Your instructions >> Retyping the records exactly, down to the last line, is the whole job.

Records for processing >>

--*--

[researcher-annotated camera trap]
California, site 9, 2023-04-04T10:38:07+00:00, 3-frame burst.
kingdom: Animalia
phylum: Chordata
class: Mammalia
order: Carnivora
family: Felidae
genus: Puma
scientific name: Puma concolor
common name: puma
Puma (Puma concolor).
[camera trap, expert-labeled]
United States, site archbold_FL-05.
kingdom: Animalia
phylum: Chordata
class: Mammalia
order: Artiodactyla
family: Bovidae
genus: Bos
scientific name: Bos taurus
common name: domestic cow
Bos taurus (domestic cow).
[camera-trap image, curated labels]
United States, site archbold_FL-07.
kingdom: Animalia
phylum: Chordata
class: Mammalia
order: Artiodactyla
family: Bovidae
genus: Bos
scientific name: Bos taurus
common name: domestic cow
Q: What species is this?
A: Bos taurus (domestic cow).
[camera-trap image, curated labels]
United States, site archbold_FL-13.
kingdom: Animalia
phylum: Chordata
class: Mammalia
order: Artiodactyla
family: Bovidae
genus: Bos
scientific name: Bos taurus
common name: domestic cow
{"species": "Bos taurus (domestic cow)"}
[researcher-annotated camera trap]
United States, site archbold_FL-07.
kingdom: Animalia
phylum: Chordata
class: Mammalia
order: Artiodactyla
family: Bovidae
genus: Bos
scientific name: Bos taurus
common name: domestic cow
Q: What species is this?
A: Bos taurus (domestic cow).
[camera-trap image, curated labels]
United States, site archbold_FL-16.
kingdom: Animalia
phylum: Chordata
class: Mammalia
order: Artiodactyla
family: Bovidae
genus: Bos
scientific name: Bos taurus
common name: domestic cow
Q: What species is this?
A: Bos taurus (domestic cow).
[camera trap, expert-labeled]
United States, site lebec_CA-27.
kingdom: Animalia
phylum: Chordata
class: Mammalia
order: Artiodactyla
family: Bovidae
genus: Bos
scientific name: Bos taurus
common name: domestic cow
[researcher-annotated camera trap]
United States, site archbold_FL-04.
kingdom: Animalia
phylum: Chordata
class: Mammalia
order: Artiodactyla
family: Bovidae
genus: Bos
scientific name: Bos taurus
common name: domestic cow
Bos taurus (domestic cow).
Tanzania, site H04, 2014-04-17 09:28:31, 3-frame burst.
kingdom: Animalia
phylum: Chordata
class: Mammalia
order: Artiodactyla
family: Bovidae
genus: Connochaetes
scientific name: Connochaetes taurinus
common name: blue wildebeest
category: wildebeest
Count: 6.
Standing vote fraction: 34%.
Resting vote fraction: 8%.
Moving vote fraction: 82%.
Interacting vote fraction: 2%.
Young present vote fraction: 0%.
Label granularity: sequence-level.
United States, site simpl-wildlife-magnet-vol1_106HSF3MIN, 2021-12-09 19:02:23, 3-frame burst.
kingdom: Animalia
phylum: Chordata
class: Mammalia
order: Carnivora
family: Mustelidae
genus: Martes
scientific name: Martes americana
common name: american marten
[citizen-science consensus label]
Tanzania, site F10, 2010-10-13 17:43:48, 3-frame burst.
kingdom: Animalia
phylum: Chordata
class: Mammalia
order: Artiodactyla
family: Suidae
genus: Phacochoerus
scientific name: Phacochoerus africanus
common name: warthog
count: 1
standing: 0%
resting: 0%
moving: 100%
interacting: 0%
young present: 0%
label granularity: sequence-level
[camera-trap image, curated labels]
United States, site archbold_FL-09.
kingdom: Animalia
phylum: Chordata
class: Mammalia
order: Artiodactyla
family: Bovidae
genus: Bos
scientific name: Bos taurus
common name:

--*--

Written response >>
[researcher-annotated camera trap]
California, site 9, 2023-04-04T10:38:07+00:00, 3-frame burst.
kingdom: Animalia
phylum: Chordata
class: Mammalia
order: Carnivora
family: Felidae
genus: Puma
scientific name: Puma concolor
common name: puma
Puma (Puma concolor).
[camera trap, expert-labeled]
United States, site archbold_FL-05.
kingdom: Animalia
phylum: Chordata
class: Mammalia
order: Artiodactyla
family: Bovidae
genus: Bos
scientific name: Bos taurus
common name: domestic cow
Bos taurus (domestic cow).
[camera-trap image, curated labels]
United States, site archbold_FL-07.
kingdom: Animalia
phylum: Chordata
class: Mammalia
order: Artiodactyla
family: Bovidae
genus: Bos
scientific name: Bos taurus
common name: domestic cow
Q: What species is this?
A: Bos taurus (domestic cow).
[camera-trap image, curated labels]
United States, site archbold_FL-13.
kingdom: Animalia
phylum: Chordata
class: Mammalia
order: Artiodactyla
family: Bovidae
genus: Bos
scientific name: Bos taurus
common name: domestic cow
{"species": "Bos taurus (domestic cow)"}
[researcher-annotated camera trap]
United States, site archbold_FL-07.
kingdom: Animalia
phylum: Chordata
class: Mammalia
order: Artiodactyla
family: Bovidae
genus: Bos
scientific name: Bos taurus
common name: domestic cow
Q: What species is this?
A: Bos taurus (domestic cow).
[camera-trap image, curated labels]
United States, site archbold_FL-16.
kingdom: Animalia
phylum: Chordata
class: Mammalia
order: Artiodactyla
family: Bovidae
genus: Bos
scientific name: Bos taurus
common name: domestic cow
Q: What species is this?
A: Bos taurus (domestic cow).
[camera trap, expert-labeled]
United States, site lebec_CA-27.
kingdom: Animalia
phylum: Chordata
class: Mammalia
order: Artiodactyla
family: Bovidae
genus: Bos
scientific name: Bos taurus
common name: domestic cow
[researcher-annotated camera trap]
United States, site archbold_FL-04.
kingdom: Animalia
phylum: Chordata
class: Mammalia
order: Artiodactyla
family: Bovidae
genus: Bos
scientific name: Bos taurus
common name: domestic cow
Bos taurus (domestic cow).
Tanzania, site H04, 2014-04-17 09:28:31, 3-frame burst.
kingdom: Animalia
phylum: Chordata
class: Mammalia
order: Artiodactyla
family: Bovidae
genus: Connochaetes
scientific name: Connochaetes taurinus
common name: blue wildebeest
category: wildebeest
Count: 6.
Standing vote fraction: 34%.
Resting vote fraction: 8%.
Moving vote fraction: 82%.
Interacting vote fraction: 2%.
Young present vote fraction: 0%.
Label granularity: sequence-level.
United States, site simpl-wildlife-magnet-vol1_106HSF3MIN, 2021-12-09 19:02:23, 3-frame burst.
kingdom: Animalia
phylum: Chordata
class: Mammalia
order: Carnivora
family: Mustelidae
genus: Martes
scientific name: Martes americana
common name: american marten
[citizen-science consensus label]
Tanzania, site F10, 2010-10-13 17:43:48, 3-frame burst.
kingdom: Animalia
phylum: Chordata
class: Mammalia
order: Artiodactyla
family: Suidae
genus: Phacochoerus
scientific name: Phacochoerus africanus
common name: warthog
count: 1
standing: 0%
resting: 0%
moving: 100%
interacting: 0%
young present: 0%
label granularity: sequence-level
[camera-trap image, curated labels]
United States, site archbold_FL-09.
kingdom: Animalia
phylum: Chordata
class: Mammalia
order: Artiodactyla
family: Bovidae
genus: Bos
scientific name: Bos taurus
common name:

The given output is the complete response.